# WHAT THIS TASK INVOLVES
Lay out the items from the one containing "Time of clock at [590,229,663,311]: 11:26" down to the one containing "Time of clock at [306,107,689,640]: 2:18" as a two-column CSV with columns entry and time. Give one row per item, with its text and its answer each in a single quoted field and line breaks replaced by spaces.

##### GIVEN RECORDS

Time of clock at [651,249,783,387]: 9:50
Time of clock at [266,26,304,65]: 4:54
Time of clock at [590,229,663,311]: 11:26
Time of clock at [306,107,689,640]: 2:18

##########
##### GIVEN RECORDS

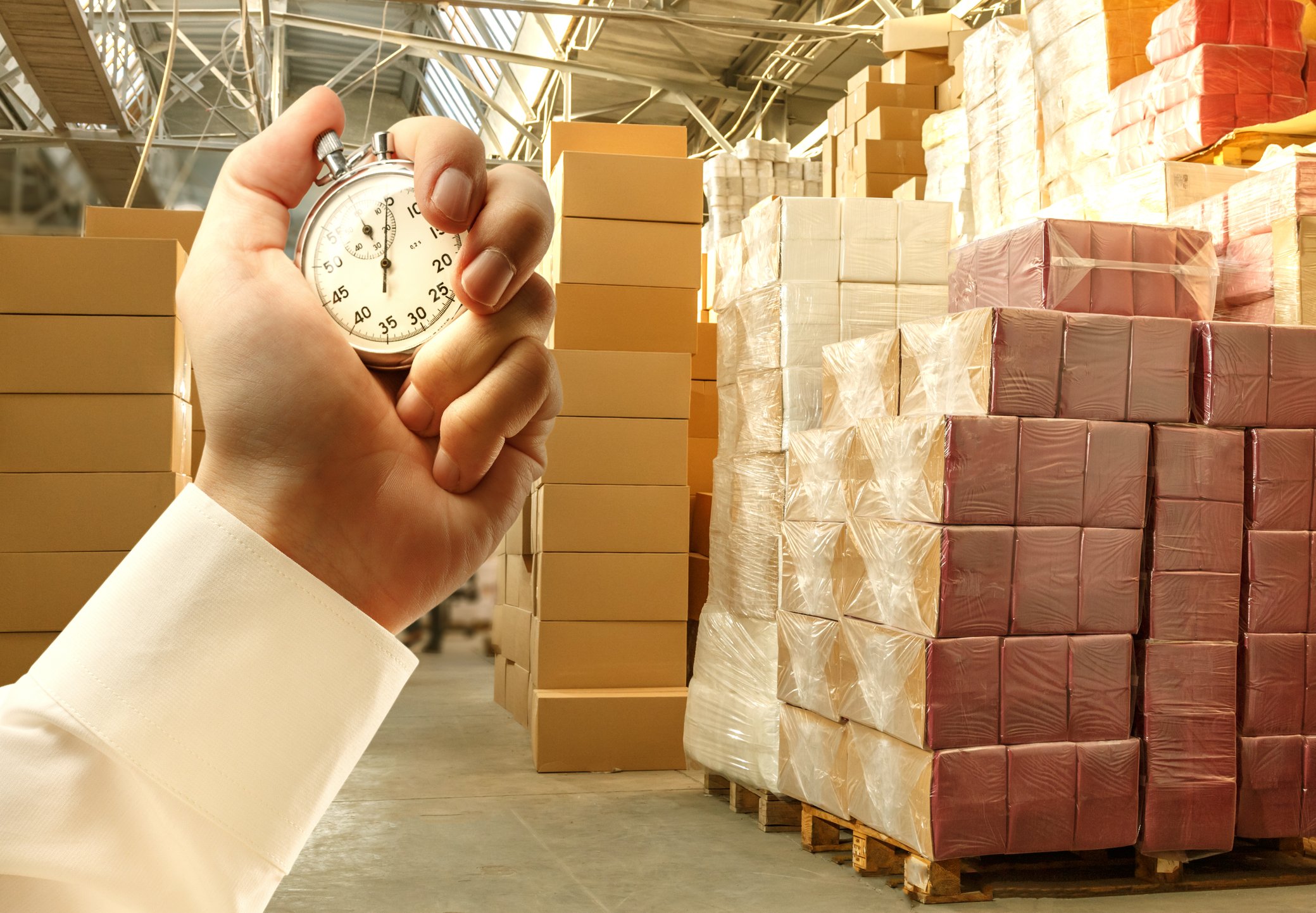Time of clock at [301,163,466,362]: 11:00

##########

# FULL OUTPUT
entry,time
"Time of clock at [590,229,663,311]:","11:26"
"Time of clock at [306,107,689,640]:","2:18"